Les langues se délient… autour de la Loi Fioraso.
-– « Tu as vu ce que veut faire la ministre de l’enseignement supérieur, Mme Fioraso ?
– Non, quoi ?
– Elle veut que les profs de fac parlent en anglais… !
– Oh… »
« Do you speak English ? » devient le nouveau sujet à la mode qui agite le milieu universitaire. En effet, l’article 2 du projet de loi relatif à l’enseignement supérieur et à la recherche modifie l’article L. 121-3 du Code de l’éducation en étendant les exceptions au principe qui fait du français la langue de l’enseignement, des examens, des concours et des thèses. Il permet ainsi de dispenser en langues étrangères une partie des enseignements effectués dans le cadre d’accords avec des universités étrangères ou de programmes financés par l’Union Européenne. Cette modification doit permettre, selon le Gouvernement, d’améliorer l’attractivité de l’enseignement supérieur français vis-à-vis des étudiants étrangers.

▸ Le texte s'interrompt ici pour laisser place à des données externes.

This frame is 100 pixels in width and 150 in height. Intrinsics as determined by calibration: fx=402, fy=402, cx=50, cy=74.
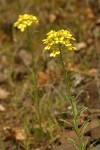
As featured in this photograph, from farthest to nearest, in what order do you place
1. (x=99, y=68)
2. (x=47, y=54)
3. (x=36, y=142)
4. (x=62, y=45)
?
(x=47, y=54)
(x=99, y=68)
(x=36, y=142)
(x=62, y=45)

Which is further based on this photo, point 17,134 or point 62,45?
point 17,134

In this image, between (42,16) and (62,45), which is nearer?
(62,45)

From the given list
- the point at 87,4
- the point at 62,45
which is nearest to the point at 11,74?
the point at 87,4

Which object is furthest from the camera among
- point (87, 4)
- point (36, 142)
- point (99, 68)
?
point (87, 4)

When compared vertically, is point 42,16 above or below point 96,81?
above

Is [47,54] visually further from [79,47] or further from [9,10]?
[9,10]

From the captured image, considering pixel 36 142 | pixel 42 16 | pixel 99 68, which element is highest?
pixel 42 16

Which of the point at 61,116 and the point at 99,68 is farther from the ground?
the point at 99,68

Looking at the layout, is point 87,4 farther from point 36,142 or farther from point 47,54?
point 36,142

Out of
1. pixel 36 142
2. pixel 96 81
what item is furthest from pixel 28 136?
pixel 96 81
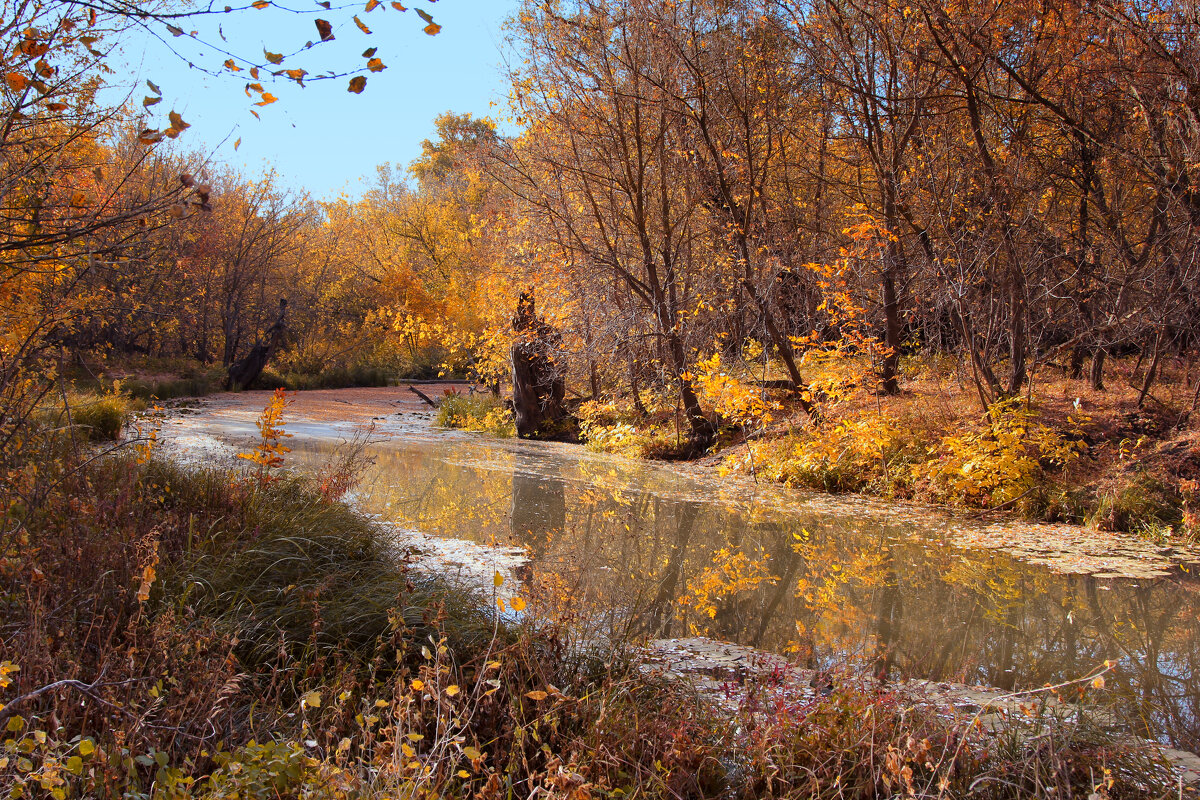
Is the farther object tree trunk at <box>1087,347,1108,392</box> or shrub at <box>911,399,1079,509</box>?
tree trunk at <box>1087,347,1108,392</box>

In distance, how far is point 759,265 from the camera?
11977 millimetres

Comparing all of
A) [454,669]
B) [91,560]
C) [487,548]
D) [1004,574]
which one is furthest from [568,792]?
[1004,574]

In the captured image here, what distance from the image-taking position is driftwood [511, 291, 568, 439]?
1423cm

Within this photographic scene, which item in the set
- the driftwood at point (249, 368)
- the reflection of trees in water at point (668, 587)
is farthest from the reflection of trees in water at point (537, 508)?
the driftwood at point (249, 368)

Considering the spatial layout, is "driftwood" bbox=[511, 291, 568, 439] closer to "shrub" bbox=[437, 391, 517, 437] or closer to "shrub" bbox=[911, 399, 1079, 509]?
"shrub" bbox=[437, 391, 517, 437]

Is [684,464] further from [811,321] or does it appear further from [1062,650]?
[1062,650]

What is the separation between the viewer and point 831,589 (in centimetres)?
609

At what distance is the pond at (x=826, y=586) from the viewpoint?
4590mm

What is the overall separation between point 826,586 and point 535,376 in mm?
10147

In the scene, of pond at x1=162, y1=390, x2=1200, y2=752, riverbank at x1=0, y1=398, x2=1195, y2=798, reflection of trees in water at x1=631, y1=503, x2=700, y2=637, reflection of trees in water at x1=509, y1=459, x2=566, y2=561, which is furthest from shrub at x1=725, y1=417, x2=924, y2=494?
riverbank at x1=0, y1=398, x2=1195, y2=798

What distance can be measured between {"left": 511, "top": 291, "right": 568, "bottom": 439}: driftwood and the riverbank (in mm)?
9899

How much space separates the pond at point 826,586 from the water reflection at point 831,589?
0.02 metres

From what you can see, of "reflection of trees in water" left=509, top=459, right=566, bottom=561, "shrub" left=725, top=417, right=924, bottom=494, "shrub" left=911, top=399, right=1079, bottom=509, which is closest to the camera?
"reflection of trees in water" left=509, top=459, right=566, bottom=561

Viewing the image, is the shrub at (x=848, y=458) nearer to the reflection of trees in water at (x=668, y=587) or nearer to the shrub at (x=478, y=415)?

D’apparence anodine, cette disposition cristallise les antagonismes entre :
– Les partisans d’une telle réforme (les Prix Nobel Françoise Barré-Sinoussi et Serge Haroche, Cédric Villani, médaille Fields, ou le président du CNRS, Alain Fuchs…) pour qui cet article 2 ne fait qu’entériner un état de fait. L’anglais est effectivement, dans de nombreuses disciplines, la langue de la communauté scientifique. Les publications, les colloques internationaux… se font en anglais.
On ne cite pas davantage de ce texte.